> Exercise description:
Copy nothing but the lines from the one containing "What is the distance at which point" through the last line of the records, repeated exactly and without pictures.

> Entries supplied:
— begin —
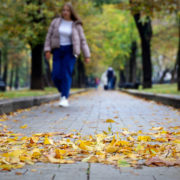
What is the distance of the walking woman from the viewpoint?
29.6 ft

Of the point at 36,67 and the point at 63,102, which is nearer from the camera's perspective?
the point at 63,102

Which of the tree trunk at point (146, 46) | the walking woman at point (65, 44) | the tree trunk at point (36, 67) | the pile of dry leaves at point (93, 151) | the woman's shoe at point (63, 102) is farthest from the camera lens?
the tree trunk at point (146, 46)

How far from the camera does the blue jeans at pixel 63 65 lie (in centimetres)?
906

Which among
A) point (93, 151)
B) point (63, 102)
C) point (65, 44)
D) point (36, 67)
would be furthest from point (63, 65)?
point (36, 67)

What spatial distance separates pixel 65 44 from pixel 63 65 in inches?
21.0

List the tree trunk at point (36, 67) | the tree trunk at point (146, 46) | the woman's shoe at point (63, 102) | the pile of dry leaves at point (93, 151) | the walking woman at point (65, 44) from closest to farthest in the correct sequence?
the pile of dry leaves at point (93, 151)
the walking woman at point (65, 44)
the woman's shoe at point (63, 102)
the tree trunk at point (36, 67)
the tree trunk at point (146, 46)

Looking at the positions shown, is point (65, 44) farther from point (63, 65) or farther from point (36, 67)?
point (36, 67)

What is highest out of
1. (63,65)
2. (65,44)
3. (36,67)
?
(65,44)

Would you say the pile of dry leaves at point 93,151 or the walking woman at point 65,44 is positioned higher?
the walking woman at point 65,44

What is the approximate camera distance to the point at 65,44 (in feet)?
29.7

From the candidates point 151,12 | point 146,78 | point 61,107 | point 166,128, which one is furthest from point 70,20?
point 146,78

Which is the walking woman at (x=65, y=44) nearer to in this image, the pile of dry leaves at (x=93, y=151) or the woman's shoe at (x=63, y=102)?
the woman's shoe at (x=63, y=102)

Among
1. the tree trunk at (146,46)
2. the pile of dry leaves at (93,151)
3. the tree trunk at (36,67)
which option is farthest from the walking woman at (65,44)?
the tree trunk at (146,46)

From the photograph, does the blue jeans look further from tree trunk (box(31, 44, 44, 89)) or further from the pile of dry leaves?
tree trunk (box(31, 44, 44, 89))
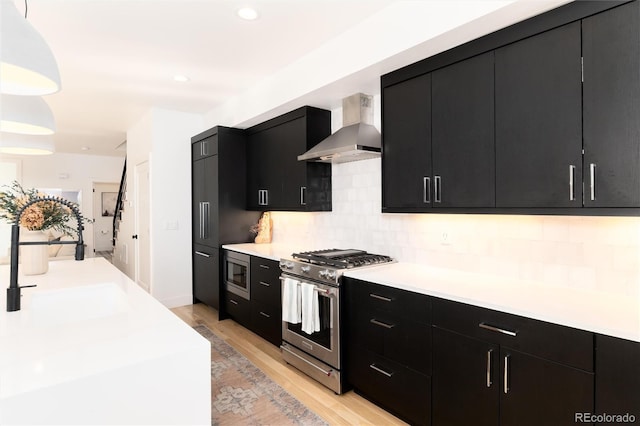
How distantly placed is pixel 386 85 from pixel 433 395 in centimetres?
217

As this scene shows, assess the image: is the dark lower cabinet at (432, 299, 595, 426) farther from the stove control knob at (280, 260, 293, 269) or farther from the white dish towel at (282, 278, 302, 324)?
the stove control knob at (280, 260, 293, 269)

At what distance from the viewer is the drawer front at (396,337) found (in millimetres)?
2156

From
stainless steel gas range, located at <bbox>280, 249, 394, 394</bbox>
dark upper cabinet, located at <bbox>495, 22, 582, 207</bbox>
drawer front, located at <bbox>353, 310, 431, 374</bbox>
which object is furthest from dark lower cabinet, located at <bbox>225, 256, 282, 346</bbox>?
dark upper cabinet, located at <bbox>495, 22, 582, 207</bbox>

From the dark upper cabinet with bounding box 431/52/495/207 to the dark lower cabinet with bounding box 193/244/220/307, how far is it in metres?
3.05

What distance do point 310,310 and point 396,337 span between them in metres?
0.77

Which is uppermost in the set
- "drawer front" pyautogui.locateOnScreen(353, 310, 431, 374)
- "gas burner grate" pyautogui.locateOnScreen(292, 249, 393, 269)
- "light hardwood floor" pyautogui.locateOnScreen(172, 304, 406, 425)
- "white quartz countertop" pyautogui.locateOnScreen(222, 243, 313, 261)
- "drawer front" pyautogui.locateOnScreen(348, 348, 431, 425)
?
"gas burner grate" pyautogui.locateOnScreen(292, 249, 393, 269)

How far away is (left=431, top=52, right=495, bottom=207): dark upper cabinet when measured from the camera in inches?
84.3

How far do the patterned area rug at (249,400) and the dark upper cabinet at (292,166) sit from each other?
1.62 m

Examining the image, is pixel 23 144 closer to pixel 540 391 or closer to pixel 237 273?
pixel 237 273

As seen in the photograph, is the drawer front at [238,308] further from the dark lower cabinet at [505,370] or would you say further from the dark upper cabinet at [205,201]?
the dark lower cabinet at [505,370]

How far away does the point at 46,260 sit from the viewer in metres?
2.49

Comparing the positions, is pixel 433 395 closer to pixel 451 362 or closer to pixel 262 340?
pixel 451 362

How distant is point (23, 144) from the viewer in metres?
2.71

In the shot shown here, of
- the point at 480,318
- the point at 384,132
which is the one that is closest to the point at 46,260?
the point at 384,132
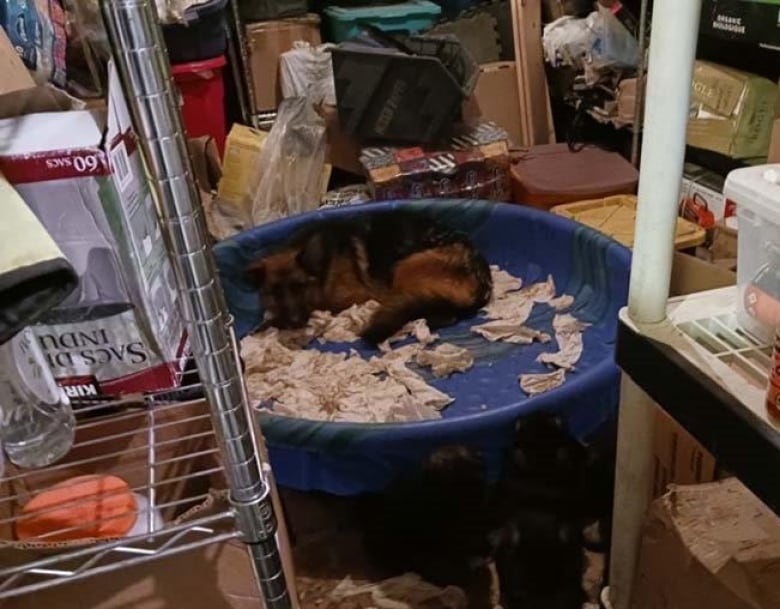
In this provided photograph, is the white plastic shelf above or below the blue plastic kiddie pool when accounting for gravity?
above

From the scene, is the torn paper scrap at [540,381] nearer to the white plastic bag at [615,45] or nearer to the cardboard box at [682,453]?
the cardboard box at [682,453]

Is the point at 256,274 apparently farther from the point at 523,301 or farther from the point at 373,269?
the point at 523,301

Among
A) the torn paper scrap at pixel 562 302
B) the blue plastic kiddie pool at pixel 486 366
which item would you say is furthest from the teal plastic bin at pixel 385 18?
the torn paper scrap at pixel 562 302

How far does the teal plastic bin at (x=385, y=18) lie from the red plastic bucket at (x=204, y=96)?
15.5 inches

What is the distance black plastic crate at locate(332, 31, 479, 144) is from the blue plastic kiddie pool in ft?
0.99

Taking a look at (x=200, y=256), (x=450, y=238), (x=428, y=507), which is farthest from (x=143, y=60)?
(x=450, y=238)

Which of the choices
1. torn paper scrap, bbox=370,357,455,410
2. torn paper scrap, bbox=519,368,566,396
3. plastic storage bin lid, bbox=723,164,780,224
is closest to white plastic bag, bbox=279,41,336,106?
torn paper scrap, bbox=370,357,455,410

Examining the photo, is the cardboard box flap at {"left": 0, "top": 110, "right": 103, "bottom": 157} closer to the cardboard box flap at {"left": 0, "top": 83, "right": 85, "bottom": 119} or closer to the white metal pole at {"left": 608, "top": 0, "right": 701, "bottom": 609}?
the cardboard box flap at {"left": 0, "top": 83, "right": 85, "bottom": 119}

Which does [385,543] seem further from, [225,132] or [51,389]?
[225,132]

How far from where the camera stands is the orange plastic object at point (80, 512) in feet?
2.27

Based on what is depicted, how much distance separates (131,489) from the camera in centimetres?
75

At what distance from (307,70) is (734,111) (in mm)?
1170

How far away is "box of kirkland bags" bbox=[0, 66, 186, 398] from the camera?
607mm

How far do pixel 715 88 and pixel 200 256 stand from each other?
1664 mm
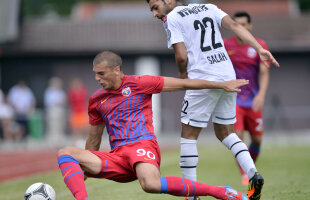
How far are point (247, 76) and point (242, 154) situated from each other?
2.58 m

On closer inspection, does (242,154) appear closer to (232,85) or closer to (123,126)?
(232,85)

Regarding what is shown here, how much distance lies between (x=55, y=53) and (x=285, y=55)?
37.0 ft

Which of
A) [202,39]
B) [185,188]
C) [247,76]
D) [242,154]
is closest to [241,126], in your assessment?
[247,76]

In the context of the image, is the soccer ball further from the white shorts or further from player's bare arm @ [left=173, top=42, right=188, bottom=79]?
player's bare arm @ [left=173, top=42, right=188, bottom=79]

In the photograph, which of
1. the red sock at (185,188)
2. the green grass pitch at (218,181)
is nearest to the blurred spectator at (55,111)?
the green grass pitch at (218,181)

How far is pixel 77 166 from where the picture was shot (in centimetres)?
556

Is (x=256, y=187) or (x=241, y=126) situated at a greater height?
(x=241, y=126)

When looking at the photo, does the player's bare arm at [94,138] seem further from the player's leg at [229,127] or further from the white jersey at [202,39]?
the player's leg at [229,127]

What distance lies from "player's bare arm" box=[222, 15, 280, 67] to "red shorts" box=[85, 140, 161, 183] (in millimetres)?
1518

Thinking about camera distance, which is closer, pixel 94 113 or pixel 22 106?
pixel 94 113

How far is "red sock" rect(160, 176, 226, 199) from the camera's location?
5426 mm

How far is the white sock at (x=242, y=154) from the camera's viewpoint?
243 inches

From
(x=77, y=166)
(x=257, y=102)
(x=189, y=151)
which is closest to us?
(x=77, y=166)

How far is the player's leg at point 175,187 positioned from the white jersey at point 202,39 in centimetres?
137
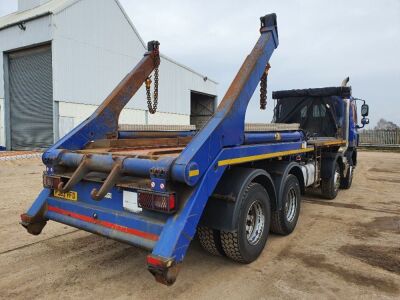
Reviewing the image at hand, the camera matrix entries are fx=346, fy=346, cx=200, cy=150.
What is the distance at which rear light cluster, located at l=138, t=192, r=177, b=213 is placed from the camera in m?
2.94

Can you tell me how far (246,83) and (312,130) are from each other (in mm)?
5387

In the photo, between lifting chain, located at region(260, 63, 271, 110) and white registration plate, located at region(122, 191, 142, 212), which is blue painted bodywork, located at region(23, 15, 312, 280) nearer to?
white registration plate, located at region(122, 191, 142, 212)

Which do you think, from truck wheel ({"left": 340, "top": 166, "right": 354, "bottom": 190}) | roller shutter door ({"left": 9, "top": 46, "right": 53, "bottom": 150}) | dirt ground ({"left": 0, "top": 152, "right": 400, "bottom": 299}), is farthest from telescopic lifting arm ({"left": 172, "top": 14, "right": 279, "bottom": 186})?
roller shutter door ({"left": 9, "top": 46, "right": 53, "bottom": 150})

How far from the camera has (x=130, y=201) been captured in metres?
3.31

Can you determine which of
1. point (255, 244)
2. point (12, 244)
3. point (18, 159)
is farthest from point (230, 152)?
point (18, 159)

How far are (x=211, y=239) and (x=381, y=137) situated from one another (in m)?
31.3

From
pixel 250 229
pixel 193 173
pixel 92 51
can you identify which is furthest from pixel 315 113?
pixel 92 51

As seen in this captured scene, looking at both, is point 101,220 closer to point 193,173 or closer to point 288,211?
point 193,173

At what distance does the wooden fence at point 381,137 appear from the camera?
29734 mm

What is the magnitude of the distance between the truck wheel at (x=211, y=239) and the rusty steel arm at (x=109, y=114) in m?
1.98

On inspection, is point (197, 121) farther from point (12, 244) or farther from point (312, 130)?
point (12, 244)

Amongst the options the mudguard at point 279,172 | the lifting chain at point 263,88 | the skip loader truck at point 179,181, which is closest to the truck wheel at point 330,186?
the skip loader truck at point 179,181

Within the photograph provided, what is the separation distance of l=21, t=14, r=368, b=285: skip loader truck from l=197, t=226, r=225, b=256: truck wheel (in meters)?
0.01

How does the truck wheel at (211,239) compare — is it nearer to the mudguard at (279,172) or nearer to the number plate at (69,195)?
the mudguard at (279,172)
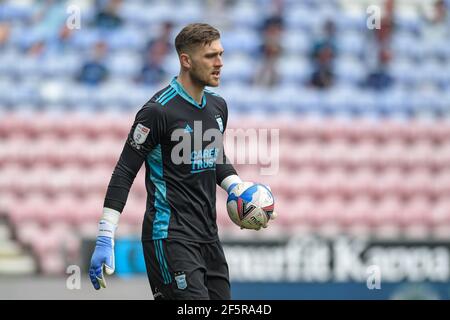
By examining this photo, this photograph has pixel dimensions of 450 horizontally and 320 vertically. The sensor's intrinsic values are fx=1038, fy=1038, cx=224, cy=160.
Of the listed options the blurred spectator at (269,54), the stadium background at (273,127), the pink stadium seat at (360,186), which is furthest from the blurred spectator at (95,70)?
the pink stadium seat at (360,186)

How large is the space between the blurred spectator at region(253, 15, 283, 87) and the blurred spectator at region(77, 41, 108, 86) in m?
1.95

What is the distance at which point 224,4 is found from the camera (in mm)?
14008

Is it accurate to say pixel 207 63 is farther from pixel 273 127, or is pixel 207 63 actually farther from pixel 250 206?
pixel 273 127

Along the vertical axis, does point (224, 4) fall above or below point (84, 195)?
above

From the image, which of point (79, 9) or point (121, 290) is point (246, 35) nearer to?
point (79, 9)

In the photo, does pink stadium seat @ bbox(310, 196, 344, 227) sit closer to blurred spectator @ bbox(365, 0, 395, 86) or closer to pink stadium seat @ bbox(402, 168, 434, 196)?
pink stadium seat @ bbox(402, 168, 434, 196)

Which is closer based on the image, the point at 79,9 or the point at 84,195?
the point at 84,195

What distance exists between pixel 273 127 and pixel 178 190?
261 inches

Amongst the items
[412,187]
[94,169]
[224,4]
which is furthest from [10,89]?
[412,187]

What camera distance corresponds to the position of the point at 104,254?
19.1 feet

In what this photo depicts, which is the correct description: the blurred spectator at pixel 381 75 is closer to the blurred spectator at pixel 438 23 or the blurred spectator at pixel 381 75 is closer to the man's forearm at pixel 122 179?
the blurred spectator at pixel 438 23

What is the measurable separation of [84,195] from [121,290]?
1.95m

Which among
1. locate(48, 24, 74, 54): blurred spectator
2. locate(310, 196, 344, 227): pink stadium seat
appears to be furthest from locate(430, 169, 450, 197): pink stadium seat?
locate(48, 24, 74, 54): blurred spectator

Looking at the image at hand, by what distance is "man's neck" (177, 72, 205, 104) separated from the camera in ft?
20.0
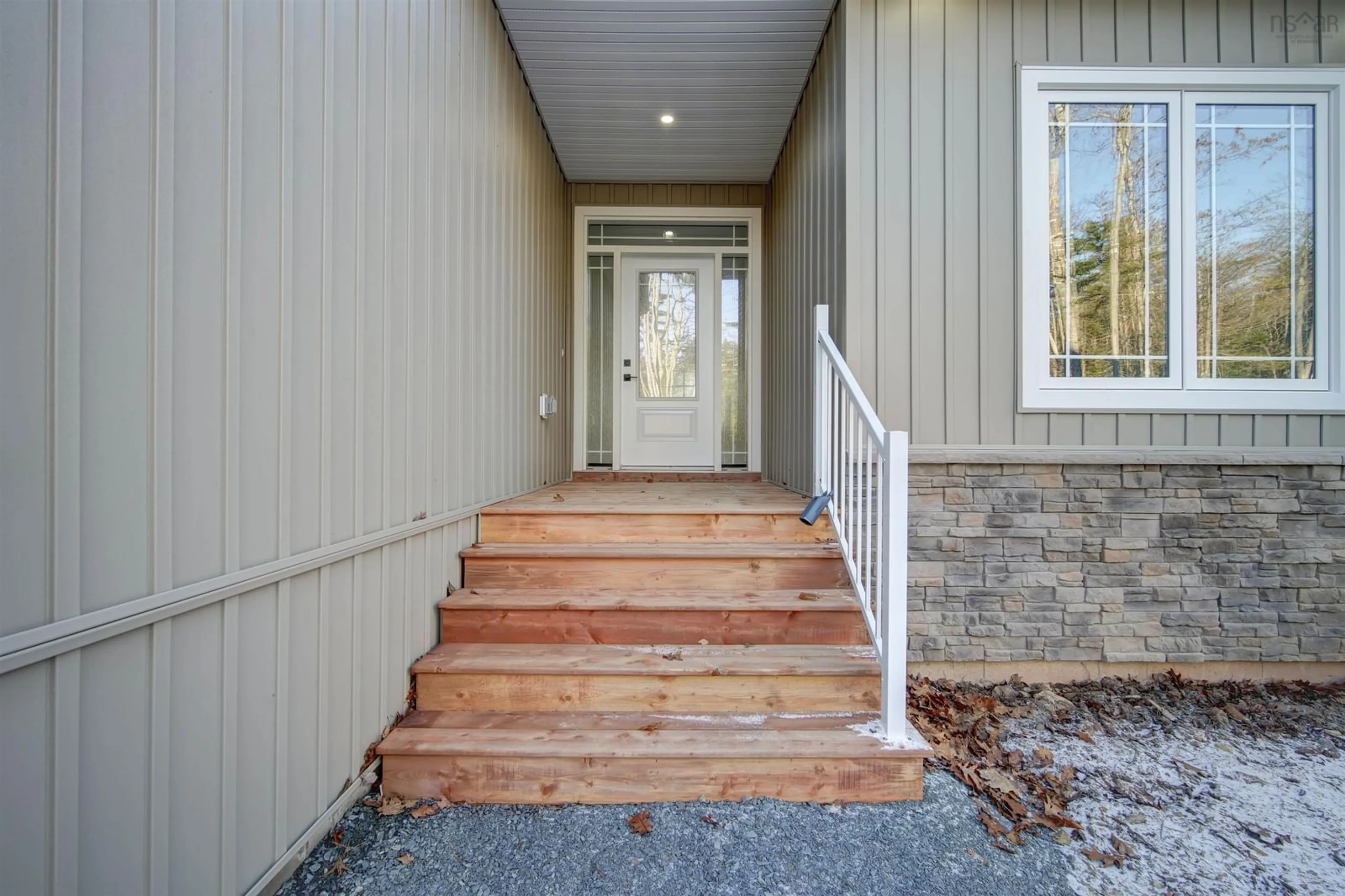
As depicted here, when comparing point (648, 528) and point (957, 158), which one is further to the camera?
point (957, 158)

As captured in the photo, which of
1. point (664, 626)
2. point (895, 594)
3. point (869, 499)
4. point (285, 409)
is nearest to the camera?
point (285, 409)

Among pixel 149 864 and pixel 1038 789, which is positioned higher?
pixel 149 864

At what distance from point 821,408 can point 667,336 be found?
— end —
> Exercise output:
What is the distance at which point 224,4 is found from the camera (in mm)?
14008

Is it accurate to say pixel 207 63 is farther from pixel 273 127, or is pixel 207 63 actually farther from pixel 250 206?
pixel 273 127

Along the vertical axis, does point (224, 4) fall above or below point (84, 195)?
above

From the image, which of point (79, 9) or point (121, 290) is point (246, 35) nearer to?
point (79, 9)

In the photo, does pink stadium seat @ bbox(310, 196, 344, 227) sit closer to blurred spectator @ bbox(365, 0, 395, 86) or closer to pink stadium seat @ bbox(402, 168, 434, 196)?
pink stadium seat @ bbox(402, 168, 434, 196)

Which is closer based on the image, the point at 79,9 or the point at 84,195?
the point at 84,195

What distance exists between pixel 273 127 and pixel 178 190?
261 inches

Amongst the items
[412,187]
[94,169]
[224,4]
which is furthest from [10,89]?
[412,187]

What camera distance corresponds to the position of the point at 104,254?
19.1 feet

In what this photo depicts, which is the correct description: the blurred spectator at pixel 381 75 is closer to the blurred spectator at pixel 438 23 or the blurred spectator at pixel 381 75 is closer to the man's forearm at pixel 122 179?
the blurred spectator at pixel 438 23

What is the measurable separation of [84,195] from [121,290]?
1.95m

Which among
1. locate(48, 24, 74, 54): blurred spectator
2. locate(310, 196, 344, 227): pink stadium seat
appears to be furthest from locate(430, 169, 450, 197): pink stadium seat?
locate(48, 24, 74, 54): blurred spectator

Looking at the image at hand, by what distance is "man's neck" (177, 72, 205, 104) separated from the camera in ft?
20.0
As depicted here, when comparing point (648, 528) and point (957, 158), which one is further to the camera?
point (957, 158)

As captured in the photo, which of
1. point (664, 626)
2. point (895, 594)
3. point (869, 499)
4. point (285, 409)
is nearest to the camera?
point (285, 409)

Among pixel 149 864 and pixel 1038 789, which is positioned higher?
pixel 149 864

At what distance from point 821,408 can point 667,336 be found?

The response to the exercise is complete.